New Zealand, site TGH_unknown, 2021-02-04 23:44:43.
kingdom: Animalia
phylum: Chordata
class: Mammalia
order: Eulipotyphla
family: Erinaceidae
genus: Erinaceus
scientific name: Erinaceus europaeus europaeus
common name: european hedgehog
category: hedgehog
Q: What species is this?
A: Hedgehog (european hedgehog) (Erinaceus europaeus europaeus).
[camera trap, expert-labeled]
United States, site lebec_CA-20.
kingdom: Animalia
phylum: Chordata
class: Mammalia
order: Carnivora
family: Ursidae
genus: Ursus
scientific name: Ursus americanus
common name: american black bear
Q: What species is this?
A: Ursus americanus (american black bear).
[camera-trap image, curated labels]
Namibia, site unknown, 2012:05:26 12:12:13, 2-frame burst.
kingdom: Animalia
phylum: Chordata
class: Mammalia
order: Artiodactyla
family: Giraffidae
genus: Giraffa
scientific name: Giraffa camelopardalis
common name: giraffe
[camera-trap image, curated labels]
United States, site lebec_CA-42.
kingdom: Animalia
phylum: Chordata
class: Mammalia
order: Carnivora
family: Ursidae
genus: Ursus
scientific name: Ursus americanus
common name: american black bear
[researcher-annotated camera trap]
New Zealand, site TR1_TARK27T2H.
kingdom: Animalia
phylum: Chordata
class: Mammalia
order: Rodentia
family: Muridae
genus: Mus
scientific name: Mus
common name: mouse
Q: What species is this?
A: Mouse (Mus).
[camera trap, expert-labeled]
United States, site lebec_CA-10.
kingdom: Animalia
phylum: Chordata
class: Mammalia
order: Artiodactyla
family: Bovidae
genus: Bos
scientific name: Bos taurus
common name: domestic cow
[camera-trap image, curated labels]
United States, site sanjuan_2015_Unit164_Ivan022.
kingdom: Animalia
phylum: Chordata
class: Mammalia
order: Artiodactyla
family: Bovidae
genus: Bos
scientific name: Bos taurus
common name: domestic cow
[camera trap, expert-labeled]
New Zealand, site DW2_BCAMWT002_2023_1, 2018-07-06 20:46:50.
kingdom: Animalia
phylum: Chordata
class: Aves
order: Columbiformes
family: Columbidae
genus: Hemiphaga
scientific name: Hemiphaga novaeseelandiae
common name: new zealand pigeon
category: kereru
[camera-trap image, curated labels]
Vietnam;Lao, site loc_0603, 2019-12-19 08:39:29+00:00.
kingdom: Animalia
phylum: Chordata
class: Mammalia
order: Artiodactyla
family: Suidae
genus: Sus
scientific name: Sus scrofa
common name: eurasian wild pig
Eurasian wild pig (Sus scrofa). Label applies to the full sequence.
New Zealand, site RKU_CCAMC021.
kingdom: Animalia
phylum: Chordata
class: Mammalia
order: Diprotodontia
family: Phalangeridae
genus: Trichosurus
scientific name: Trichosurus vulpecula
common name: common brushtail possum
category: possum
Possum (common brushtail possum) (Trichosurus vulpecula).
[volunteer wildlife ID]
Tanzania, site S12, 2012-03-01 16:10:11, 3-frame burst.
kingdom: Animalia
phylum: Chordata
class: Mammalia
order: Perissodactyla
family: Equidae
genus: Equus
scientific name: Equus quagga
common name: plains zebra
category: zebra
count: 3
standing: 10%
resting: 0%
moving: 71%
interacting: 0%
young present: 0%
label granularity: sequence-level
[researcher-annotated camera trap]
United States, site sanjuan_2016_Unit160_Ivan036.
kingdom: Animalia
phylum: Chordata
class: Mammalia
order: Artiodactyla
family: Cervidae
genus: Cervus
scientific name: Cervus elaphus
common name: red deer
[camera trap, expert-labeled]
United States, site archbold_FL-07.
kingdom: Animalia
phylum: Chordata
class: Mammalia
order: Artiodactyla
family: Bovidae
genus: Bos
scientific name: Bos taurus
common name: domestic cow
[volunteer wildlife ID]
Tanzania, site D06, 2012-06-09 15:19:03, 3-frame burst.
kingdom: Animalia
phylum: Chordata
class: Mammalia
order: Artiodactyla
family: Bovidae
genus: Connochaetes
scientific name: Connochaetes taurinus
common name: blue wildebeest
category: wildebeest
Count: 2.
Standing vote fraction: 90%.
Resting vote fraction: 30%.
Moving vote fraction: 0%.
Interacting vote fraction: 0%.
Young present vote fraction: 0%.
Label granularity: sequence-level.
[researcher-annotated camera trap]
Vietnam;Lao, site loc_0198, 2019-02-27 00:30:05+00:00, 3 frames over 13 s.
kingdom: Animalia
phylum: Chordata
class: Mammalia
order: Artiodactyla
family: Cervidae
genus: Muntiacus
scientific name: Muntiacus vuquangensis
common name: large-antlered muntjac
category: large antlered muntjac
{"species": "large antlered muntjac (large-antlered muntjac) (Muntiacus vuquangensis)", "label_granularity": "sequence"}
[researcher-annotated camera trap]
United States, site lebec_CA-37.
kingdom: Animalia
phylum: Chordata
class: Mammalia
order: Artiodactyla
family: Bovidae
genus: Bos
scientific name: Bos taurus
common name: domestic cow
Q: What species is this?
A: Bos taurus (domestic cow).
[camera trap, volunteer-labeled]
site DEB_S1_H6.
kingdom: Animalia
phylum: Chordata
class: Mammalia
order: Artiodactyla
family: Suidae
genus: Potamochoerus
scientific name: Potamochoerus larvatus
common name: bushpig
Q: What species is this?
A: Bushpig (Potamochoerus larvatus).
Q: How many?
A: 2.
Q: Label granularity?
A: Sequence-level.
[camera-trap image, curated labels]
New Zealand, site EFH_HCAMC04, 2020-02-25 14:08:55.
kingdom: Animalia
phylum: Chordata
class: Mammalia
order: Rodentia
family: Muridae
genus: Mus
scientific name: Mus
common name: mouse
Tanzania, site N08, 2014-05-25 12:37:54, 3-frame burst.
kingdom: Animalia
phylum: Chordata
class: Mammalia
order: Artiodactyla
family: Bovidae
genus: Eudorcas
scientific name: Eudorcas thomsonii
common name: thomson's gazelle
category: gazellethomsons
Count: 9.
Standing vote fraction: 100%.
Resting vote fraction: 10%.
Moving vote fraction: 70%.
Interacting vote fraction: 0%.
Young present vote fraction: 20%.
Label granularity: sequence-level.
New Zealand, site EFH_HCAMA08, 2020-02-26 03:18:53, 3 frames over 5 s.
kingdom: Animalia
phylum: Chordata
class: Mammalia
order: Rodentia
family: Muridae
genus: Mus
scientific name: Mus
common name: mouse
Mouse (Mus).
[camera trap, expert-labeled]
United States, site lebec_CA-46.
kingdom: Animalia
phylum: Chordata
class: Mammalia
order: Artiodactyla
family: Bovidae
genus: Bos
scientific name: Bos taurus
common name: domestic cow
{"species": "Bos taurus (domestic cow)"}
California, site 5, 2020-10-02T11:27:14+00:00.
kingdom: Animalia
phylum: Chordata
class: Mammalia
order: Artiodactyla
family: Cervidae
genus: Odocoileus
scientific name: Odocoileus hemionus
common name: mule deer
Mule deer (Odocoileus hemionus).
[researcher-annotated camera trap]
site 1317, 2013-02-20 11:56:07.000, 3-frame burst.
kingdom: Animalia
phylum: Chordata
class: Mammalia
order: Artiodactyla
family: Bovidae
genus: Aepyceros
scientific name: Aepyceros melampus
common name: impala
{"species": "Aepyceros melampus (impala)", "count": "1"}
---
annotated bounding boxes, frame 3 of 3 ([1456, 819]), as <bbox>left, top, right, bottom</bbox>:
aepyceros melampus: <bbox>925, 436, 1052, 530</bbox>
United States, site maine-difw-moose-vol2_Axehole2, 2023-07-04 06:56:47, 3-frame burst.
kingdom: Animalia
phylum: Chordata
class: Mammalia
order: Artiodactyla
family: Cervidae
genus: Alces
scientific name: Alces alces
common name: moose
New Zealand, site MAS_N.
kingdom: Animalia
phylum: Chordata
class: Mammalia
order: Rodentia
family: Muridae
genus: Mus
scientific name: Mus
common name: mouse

***

◆ TASK GOAL ◆
Look through the data above. Copy every line with the string "muntjac" in it.

◆ TASK RESPONSE ◆
common name: large-antlered muntjac
category: large antlered muntjac
{"species": "large antlered muntjac (large-antlered muntjac) (Muntiacus vuquangensis)", "label_granularity": "sequence"}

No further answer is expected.